我的乳尖,甚至因为兴奋和距离的接近,而变得更加硬挺,隔着薄薄的壳,几乎能感受到空气中他身体辐射出的热量。
我低下头,让肥厚的糖霜嘴唇靠近他的耳朵,用气声,吐出了那句在我心中酝酿了不知多久、充满了诱惑的话:
“那么……我亲爱的、辛苦的、永远在给予的尼古拉斯先生……”
“您想不想……”
“抛开这杯稀释过的饮料……”
“直接尝一尝……”
“最原始、最浓郁、最新鲜的……”
“‘原料’本身呢?”
话音落下的瞬间,我甚至能感觉到他身体猛地一僵。他手中的杯子微微晃动,里面的液体荡起涟漪。
我直起身,后退了小半步,给他一点反应的空间。
但我脸上的笑容越发妩媚动人,眼神里的邀请和期待,如同实质的蜜糖,毫不掩饰地流淌出来。

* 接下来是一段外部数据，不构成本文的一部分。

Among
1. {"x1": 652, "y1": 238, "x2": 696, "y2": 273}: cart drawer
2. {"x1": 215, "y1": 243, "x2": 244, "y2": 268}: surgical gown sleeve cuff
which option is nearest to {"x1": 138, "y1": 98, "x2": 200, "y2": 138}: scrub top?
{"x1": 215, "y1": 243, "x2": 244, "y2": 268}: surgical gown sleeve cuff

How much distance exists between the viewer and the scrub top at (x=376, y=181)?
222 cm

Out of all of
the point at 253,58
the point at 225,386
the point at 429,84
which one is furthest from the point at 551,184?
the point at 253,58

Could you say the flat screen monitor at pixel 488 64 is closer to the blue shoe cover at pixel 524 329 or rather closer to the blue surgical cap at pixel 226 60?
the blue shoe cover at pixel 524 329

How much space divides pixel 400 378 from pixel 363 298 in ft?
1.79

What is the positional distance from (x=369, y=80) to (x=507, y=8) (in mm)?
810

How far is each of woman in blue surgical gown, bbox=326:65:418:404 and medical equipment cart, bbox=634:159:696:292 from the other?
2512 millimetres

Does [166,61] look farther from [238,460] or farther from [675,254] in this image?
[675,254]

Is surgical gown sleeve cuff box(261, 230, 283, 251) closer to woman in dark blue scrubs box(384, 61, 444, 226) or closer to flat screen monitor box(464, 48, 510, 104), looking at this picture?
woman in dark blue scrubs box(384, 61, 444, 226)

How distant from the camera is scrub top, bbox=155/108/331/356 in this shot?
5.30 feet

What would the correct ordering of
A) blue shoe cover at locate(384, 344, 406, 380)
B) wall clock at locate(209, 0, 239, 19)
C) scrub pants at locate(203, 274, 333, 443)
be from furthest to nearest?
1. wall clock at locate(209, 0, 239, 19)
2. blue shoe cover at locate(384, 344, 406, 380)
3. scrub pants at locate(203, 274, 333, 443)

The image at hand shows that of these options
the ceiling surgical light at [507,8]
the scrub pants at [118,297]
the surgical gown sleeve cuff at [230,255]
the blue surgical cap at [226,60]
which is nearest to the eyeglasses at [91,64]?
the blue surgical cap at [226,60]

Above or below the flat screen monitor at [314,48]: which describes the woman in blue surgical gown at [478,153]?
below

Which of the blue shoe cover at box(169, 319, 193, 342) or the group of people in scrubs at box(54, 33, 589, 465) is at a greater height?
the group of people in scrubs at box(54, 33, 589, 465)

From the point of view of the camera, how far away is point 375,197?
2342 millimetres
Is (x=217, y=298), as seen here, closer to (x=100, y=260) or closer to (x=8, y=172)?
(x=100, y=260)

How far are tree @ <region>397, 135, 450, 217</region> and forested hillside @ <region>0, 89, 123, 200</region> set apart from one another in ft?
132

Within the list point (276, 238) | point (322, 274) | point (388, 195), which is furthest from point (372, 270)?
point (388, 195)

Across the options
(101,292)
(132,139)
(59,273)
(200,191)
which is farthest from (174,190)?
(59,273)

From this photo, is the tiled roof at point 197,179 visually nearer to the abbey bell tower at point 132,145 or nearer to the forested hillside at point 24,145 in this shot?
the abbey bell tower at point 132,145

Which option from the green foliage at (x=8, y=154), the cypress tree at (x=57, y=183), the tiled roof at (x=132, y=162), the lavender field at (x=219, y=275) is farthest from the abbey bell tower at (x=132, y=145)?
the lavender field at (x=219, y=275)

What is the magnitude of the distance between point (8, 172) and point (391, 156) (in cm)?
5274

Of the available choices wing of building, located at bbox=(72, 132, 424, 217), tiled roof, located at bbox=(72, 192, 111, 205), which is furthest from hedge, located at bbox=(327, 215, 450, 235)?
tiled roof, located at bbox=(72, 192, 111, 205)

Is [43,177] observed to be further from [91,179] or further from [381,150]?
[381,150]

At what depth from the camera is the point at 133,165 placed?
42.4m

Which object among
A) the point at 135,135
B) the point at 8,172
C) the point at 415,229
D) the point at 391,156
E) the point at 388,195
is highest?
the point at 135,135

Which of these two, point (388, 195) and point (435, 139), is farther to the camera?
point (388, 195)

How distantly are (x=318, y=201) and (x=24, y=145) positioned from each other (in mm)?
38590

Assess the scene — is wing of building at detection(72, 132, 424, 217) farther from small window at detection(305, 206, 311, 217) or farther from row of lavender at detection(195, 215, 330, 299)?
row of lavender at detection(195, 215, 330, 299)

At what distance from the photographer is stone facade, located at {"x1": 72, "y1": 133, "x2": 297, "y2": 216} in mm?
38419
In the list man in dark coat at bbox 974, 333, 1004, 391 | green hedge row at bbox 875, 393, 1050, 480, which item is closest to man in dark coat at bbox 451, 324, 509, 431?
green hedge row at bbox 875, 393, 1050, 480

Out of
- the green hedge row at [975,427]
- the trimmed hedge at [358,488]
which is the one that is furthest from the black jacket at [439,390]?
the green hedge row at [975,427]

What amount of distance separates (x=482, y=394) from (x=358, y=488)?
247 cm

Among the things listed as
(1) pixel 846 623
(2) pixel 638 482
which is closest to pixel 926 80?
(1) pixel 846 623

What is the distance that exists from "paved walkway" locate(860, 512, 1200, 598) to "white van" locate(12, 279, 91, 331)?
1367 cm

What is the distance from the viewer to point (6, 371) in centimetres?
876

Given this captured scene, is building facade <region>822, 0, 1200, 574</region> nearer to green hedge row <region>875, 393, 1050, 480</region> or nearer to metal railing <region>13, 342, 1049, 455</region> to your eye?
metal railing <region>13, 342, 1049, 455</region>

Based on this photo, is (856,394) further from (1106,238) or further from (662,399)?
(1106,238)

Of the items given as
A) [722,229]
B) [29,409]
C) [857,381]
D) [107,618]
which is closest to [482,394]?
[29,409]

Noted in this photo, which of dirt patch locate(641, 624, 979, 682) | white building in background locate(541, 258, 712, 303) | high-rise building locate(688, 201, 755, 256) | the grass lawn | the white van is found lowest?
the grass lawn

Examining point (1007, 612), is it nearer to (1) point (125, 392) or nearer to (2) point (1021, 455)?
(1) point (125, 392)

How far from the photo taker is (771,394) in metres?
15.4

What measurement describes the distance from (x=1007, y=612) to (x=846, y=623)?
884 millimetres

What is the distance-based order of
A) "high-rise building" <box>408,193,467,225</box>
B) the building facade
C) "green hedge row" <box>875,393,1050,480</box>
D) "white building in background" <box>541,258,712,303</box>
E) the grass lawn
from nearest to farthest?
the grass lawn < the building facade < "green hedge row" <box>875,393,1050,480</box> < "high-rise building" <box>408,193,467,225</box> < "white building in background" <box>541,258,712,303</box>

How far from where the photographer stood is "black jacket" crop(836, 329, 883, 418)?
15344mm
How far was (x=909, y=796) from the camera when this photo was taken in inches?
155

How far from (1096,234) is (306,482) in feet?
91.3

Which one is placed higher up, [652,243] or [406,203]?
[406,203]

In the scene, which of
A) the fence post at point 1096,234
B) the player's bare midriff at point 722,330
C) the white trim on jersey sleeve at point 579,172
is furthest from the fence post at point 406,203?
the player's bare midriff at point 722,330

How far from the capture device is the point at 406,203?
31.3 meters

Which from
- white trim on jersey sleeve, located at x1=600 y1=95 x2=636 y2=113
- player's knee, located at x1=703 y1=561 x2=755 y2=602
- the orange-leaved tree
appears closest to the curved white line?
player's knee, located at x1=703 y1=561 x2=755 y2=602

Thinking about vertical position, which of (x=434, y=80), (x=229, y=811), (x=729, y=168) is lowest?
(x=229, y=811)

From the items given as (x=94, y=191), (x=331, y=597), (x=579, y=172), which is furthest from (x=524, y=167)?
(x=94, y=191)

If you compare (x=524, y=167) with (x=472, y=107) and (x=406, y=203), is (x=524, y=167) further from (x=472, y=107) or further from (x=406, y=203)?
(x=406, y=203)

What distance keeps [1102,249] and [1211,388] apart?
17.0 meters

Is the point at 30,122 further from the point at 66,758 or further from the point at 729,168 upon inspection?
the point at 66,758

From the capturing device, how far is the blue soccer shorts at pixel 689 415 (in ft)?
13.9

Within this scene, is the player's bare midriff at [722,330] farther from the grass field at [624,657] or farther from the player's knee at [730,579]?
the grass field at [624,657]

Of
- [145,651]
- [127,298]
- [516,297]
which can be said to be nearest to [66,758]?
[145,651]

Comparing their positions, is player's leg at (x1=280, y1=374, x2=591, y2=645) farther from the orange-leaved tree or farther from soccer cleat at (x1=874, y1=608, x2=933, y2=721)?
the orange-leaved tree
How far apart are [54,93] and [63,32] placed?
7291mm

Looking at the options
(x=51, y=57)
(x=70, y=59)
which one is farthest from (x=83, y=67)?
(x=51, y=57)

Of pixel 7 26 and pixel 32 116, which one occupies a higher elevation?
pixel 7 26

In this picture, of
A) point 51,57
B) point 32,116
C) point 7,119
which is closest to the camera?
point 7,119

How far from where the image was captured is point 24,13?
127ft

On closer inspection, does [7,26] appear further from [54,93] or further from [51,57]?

小屋内的空气,仿佛因为这直白的诱惑与沉默的对峙,而变得粘稠、灼热起来。
是的,我做出了那个决定——我决定在“今晚”,把自己彻底地、完整地,送出去。
这不是一时冲动,也不是破罐破摔的自暴自弃。
这是我在这副由情欲构成的巧克力躯壳里,浸泡了...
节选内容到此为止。